##### Source text #####

Monday, September 29, 2014

It's funny how  small things can make you think back about a memory in you past. This is what happened to me this morning. I was having a sweet tooth fit and there was absolutely nothing in the pantry to help me out.  I thought about how Mama would make me cinnamon toast after school for a snack.  I don't know why we continued to call it cinnamon toast because she would leave the cinnamon off for me. I didn't like cinnamon in my childhood years. She would place several pieces of toast all in the long pan and then create her magic. She would dab on butter, sugar and then the vanilla flavoring. I can still see her holding the top of the vanilla flavoring bottle in her hand with one finger over the opened top letting out just enough flavoring to make it good, but not soggy. She didn't have to use a spoon to make sure she got enough on because she was my mama, the creator of all things tasty and good. Then she would place the pan of  slice bread inside the oven just enough to toast it a light brown. When she opened the door of the oven the aroma would fill the entire kitchen with a sweet smell that made me feel all warm, happy and content. The cinnamon toast didn't last long with daddy and my sisters. Mama would always wait until everyone got the amount they wanted and then she would pick her a  warm piece of  cinnamon toast and enjoy it with her cup of coffee. After making mine this morning, I realized you can never duplicate childhood memories no matter how hard you try. Mine came out of the oven  smelling  and looking like Mama's but it didn't taste like  hers. I sat eating my cinnamon toast trying  hard to relive the time in mama's kitchen feeling the love she had for me. That was easy, but the taste left me empty. I finally broke the toast into small pieces and tossed it to the birds. They seem to enjoy my cinnamon toast without the cinnamon. I have decided not to try to duplicate any of mama's recipes again. Mama had a way of making everything she did whether it was cooking , sewing or putting a bandage on our skinned knee feel magical to us.  All this takes a special person and that is what Mama was to me and everyone that knew her.  Thank you God for letting me still hold on and remember special moments in my life.

#####

■ Problem set
1: In the cinnamon toast post, what three things did Mama put on the slices before toasting them?
2: Write a continuation of the cinnamon toast post that begins after its last sentence.
The material placed after this note has no part in the exercise.

##### Extracted records #####

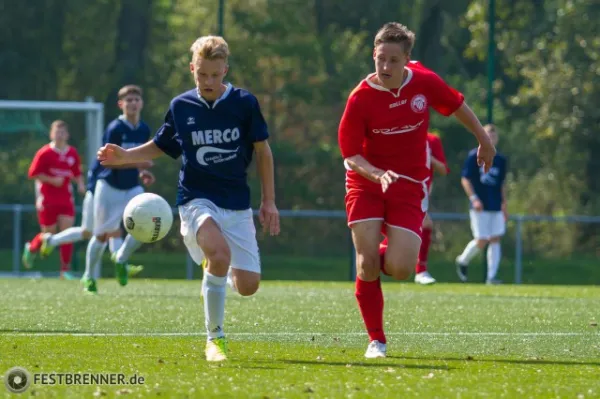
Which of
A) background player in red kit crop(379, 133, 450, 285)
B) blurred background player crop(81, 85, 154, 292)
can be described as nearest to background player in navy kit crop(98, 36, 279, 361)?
background player in red kit crop(379, 133, 450, 285)

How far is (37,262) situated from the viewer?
28.1m

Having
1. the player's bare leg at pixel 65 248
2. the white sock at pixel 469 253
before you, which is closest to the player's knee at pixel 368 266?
the white sock at pixel 469 253

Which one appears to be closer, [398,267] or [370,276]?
[398,267]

#####

■ Answers for this exercise
1: Butter, sugar and vanilla flavoring.

2:
Saturday, May 31, 2014

This picture holds a very sweet memory for me. I can remember the first time I held this flower/weed in my hand with Mama's hand wrapped tightly on mine holding the flower close to my lips. She whispered in my ear, "Close your eyes, make a wish and blow all the white wishes from the top." I loved the thoughts of the top being white wishes all for me. I blew as hard as I could but no matter how hard I tried they wouldn't all blow away. Suddenly, I felt the warm breath of  Mama blowing against the side of face. She was helping me and all my wishes soon filled the air around us. My  next memory of these flowers was when I was older and running through the cow pastures with my cousins. We would gather as many of these in our hands as we could. Each of us were trying to see if we could out do the other in collecting the most. We would be very careful picking them so the wishes wouldn't blow away before we had the chance to close our eyes, make a wish and blow them ourselves. Innocent times, innocent play and a life time of memories that make me hurt for more time to share  with others.  So, if during a hike in the fields or pastures, if you are lucky enough to come upon these flowers, pull it gently, close your eyes, make a wish and blow with all your heart. Maybe if your lucky your wish will come true just as mine did as a child.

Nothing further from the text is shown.